“If this is what he did, and we know that because of the report, there was something in the back that should have raised a red flag and I don’t know how he would get past it,” Champion said.
“We have an issue with retaining officers that we have now and we have an issue with recruiting. I didn’t know we had an issue with the recruits, as well,” Atlanta City Council President Felicia Moore said.
Channel 2 Action News went through Georgia Police Officer Standards and Training Council records that show Bell is one of eight Atlanta police recruits fired for troubling reasons in 2016 and 2017.
Three recruits were fired after attending a barbecue where two of them allegedly smoked marijuana and one fired a gun.
The third is accused of lying to a neighbor about the shot coming from his yard.
Do you have a story for 2 Investigates? Submit your story request here.
A recruit was let go for lying about gang tattoos and another for lying about his family’s gang affiliation.
A recruit was accused of impersonating a police officer during a traffic stop and another allegedly stole a classmate’s ballistics vest.
“I mean, somebody should start looking at that, because there’s a pattern. I mean, so what is the issue?” Champion asked.
Atlanta police declined an on-camera interview with us, but gave a statement, saying:
“Atlanta Police officers receive the most training, by far, of any sworn peace officers in the state of Georgia. Our recruits must complete 35 weeks of training to become sworn officers, which is far beyond the state-mandated 10 weeks.
“There is, indeed, a cost associated with recruiting, hiring and training a candidate to become a police officer. The cost, however, of allowing a recruit unsuitable to become a police officer is a much higher, incalculable cost.
“The Atlanta Police Academy has high standards and the length of our training allows us to identify and weed out unsuitable candidates throughout the process. We view the Police Academy as a focused and ongoing opportunity to vet candidates for police officer positions. It is far better for the Department to identify these recruits, and deal with their behavior now, than to allow them to become police officers and for these behaviors to surface later.
“We are selective about who we hire to become police officers and many candidates are eliminated because they cannot pass rigorous background investigations of past employment, criminal records, creditworthiness and psychological and physical fitness.
"In 2017, we received more than 1,200 applications for police officer positions. Of that number, 878 applicants were accepted based on an initial interview, but only 105 recruits were hired from that pool. Our screening process eliminated many candidates for a variety of reasons.
“While our background screening process is thorough, it is impossible to predict the poor choices some individuals will make once they are hired. We understand and agree that police officers should be held to a higher standard, and criminal behavior by anyone wanting to become a police officer is obviously unacceptable. But it should be abundantly clear that once these behaviors are brought to our attention, we deal with them swiftly and decisively. The dismissals, while disappointing, are proof that our rigorous vetting process – which the public demands and to which we are committed – is working.”
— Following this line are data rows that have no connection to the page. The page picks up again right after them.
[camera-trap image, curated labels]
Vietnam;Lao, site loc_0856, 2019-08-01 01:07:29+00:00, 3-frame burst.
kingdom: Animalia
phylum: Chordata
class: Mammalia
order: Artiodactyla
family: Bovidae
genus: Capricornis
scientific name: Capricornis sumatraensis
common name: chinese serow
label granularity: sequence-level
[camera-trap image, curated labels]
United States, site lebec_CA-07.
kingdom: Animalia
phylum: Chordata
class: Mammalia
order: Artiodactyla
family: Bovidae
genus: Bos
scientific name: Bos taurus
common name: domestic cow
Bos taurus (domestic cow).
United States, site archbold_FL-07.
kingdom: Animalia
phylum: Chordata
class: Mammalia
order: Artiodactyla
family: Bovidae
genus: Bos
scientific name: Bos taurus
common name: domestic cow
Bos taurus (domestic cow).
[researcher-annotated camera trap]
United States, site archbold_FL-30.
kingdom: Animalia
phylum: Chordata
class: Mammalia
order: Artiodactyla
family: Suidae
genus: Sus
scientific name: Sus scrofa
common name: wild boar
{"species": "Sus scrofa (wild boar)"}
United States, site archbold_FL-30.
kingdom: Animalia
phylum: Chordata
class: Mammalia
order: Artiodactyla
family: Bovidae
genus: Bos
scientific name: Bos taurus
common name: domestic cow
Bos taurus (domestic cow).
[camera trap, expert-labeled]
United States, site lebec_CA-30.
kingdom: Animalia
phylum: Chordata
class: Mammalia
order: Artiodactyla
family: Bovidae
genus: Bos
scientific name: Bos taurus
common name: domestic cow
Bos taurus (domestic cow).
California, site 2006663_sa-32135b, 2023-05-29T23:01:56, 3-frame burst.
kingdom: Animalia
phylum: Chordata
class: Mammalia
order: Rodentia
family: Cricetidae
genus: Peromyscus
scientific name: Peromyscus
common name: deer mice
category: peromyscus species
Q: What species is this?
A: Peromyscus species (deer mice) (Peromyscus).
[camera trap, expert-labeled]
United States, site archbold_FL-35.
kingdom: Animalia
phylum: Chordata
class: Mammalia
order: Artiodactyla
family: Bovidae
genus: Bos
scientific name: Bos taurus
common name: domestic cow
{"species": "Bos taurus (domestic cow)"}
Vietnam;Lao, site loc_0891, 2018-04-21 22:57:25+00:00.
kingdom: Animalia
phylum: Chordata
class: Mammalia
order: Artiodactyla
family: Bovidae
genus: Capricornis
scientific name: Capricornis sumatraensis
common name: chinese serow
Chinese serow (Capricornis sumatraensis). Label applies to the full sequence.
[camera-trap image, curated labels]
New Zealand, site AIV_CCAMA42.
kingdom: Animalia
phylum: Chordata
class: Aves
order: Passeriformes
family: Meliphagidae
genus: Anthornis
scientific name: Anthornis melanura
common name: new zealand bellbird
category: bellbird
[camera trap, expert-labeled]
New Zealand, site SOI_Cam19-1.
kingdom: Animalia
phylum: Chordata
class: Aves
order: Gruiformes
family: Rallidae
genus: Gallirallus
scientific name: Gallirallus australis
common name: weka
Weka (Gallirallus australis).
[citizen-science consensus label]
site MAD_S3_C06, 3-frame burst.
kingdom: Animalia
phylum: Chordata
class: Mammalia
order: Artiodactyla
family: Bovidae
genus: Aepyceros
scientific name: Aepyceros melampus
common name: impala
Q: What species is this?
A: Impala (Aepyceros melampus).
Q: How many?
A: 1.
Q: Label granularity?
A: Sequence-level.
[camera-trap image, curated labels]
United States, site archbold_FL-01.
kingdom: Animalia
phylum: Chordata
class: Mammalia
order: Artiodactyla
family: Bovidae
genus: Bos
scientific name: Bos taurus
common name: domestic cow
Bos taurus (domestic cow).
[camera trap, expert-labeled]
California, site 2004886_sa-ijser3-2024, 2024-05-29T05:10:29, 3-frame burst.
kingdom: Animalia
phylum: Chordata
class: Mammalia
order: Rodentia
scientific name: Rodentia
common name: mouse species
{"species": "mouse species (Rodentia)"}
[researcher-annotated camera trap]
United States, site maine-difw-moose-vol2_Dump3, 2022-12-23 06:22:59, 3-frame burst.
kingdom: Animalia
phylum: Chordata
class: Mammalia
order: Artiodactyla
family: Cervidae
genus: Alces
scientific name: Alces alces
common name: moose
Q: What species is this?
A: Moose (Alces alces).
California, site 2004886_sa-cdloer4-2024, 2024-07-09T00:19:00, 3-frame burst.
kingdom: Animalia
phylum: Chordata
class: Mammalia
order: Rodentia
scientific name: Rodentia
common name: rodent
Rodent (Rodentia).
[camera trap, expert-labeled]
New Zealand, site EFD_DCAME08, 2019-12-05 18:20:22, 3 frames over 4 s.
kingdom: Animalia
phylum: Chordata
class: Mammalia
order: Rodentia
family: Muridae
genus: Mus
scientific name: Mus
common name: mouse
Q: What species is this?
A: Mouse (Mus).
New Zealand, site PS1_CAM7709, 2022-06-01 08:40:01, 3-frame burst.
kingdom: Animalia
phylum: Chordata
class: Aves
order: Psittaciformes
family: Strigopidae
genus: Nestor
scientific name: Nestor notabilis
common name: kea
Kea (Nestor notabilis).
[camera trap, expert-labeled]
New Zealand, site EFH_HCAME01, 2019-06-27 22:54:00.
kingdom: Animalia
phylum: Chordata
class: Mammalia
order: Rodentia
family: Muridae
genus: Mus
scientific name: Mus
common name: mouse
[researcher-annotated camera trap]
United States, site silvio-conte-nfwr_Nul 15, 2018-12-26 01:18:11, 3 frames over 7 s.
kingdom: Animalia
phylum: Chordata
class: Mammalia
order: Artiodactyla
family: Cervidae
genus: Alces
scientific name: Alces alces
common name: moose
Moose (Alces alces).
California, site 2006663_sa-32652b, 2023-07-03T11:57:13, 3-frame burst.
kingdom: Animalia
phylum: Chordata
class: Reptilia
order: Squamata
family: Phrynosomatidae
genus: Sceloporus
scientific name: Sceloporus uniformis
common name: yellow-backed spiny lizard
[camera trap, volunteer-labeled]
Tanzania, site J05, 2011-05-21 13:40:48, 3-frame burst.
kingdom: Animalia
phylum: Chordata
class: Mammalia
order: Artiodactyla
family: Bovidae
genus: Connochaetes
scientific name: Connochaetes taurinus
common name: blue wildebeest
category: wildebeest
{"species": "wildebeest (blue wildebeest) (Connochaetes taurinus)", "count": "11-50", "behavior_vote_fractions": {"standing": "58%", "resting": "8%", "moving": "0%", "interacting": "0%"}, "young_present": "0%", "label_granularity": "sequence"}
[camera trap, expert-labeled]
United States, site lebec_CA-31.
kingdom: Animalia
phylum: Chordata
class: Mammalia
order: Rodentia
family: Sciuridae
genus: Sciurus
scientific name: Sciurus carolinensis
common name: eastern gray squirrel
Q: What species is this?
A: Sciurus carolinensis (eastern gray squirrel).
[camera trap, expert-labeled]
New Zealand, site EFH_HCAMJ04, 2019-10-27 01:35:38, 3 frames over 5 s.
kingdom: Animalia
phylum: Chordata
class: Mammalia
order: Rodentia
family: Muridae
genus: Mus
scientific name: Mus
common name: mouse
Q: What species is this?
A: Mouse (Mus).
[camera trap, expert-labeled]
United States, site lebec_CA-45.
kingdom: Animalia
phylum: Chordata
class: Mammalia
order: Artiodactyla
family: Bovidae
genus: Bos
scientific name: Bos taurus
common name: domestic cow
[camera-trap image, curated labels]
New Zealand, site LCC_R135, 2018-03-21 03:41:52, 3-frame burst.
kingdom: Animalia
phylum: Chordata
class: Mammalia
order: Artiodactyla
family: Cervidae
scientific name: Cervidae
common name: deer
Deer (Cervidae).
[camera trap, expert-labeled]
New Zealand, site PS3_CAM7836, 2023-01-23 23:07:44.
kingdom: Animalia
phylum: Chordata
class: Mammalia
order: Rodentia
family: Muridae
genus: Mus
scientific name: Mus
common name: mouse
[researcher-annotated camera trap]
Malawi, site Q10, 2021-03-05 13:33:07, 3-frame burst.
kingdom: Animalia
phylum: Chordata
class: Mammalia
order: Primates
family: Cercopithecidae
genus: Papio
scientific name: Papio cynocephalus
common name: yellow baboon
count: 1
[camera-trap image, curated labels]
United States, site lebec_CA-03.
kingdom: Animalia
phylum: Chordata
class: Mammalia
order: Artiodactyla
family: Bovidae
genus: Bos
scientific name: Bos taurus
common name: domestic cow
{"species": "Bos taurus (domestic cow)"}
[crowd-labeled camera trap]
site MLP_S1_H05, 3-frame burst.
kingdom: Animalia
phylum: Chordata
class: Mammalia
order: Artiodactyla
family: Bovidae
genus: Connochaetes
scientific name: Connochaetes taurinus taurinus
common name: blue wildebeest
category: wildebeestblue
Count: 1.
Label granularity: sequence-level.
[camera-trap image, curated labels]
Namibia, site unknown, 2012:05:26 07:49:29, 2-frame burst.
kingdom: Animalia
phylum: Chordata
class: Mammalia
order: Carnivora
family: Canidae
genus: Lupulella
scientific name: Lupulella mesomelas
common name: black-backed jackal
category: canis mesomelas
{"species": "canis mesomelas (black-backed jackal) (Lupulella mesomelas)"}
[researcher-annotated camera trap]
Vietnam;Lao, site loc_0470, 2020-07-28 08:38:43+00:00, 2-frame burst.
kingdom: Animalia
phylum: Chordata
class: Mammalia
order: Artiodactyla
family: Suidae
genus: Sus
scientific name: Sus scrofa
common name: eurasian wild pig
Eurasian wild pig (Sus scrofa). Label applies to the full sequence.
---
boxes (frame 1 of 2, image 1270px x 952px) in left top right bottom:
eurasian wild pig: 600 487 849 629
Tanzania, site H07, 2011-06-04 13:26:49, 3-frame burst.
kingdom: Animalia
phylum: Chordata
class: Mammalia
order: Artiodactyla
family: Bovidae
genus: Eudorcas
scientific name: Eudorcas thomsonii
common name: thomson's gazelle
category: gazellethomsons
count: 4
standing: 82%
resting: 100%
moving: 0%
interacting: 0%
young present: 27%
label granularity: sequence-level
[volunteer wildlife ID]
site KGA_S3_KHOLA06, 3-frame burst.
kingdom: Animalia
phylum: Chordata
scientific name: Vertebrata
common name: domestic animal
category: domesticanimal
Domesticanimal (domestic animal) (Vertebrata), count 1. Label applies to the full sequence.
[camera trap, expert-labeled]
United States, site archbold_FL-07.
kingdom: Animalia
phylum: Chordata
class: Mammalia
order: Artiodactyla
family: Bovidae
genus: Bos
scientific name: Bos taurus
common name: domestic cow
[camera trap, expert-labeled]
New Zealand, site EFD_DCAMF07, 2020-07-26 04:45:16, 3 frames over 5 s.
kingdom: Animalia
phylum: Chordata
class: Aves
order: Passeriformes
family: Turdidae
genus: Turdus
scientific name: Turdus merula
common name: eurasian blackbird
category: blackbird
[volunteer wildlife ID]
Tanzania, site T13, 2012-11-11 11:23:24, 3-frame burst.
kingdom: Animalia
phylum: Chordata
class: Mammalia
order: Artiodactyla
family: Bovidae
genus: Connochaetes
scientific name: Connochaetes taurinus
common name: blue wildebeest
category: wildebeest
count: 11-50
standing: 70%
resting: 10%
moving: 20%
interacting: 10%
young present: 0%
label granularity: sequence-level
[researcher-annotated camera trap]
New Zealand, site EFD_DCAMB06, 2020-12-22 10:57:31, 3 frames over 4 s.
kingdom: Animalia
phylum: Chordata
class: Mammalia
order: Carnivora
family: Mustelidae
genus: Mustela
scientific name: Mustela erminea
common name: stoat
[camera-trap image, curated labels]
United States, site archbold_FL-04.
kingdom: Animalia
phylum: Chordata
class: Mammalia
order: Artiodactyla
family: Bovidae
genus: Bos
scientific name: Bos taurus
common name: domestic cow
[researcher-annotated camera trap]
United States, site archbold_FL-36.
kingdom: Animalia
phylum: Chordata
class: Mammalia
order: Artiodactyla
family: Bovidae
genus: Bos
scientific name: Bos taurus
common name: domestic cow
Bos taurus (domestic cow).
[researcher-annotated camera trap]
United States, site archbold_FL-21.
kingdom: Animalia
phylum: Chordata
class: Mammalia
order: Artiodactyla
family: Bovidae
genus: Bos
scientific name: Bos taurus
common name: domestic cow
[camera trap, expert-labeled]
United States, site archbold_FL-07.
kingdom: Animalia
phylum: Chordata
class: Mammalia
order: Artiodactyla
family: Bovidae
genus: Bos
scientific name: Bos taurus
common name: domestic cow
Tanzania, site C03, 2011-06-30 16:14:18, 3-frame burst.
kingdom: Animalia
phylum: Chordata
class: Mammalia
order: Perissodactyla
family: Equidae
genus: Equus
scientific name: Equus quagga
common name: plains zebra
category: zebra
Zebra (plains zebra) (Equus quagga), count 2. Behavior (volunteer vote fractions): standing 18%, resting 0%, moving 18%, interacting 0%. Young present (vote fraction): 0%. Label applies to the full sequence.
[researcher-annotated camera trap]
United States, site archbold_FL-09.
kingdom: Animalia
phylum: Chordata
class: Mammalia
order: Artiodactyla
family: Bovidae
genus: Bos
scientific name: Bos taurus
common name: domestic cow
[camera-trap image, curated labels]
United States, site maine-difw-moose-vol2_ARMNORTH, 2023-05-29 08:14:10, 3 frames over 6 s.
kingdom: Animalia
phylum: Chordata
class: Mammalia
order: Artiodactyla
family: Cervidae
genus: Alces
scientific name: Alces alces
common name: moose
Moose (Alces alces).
Through an open records request, Atlanta police told us that of the 362 recruits on the payroll in that two-year period, 63 were dismissed or resigned, which is 17 percent.
Atlanta police said they spend an average of $93,666.75 training each recruit.
But the department declined to break down how much it spent on the 63 recruits who quit or were fired. The 63 did not complete the training process.
“No, you’re not getting your money’s worth if this many people are coming and just being tossed out basically of the academy and you’re firing them,” Champion said.
“I think we are, like I said, in desperate need to get our ranks up and hoping that we aren’t cutting any corners to do that,” Moore said.
Last October, Channel 2 Action News interviewed Deputy Chief of Support Services Stacie Gibbs, who oversees Atlanta police recruiting efforts.
“We are not lowering our hiring standards and we’re not lowering our training standards,” Gibbs said at the time.
But the city said it is 264 officers short of its authorized strength of 2,026.
“I think they’re backed in a corner. They’re trying to get more people on the street and they’re not taking the time to make sure they’re getting the right people,” Champion said.
James Ball is out of jail on bond. The man he is accused of shooting survived and is recovering.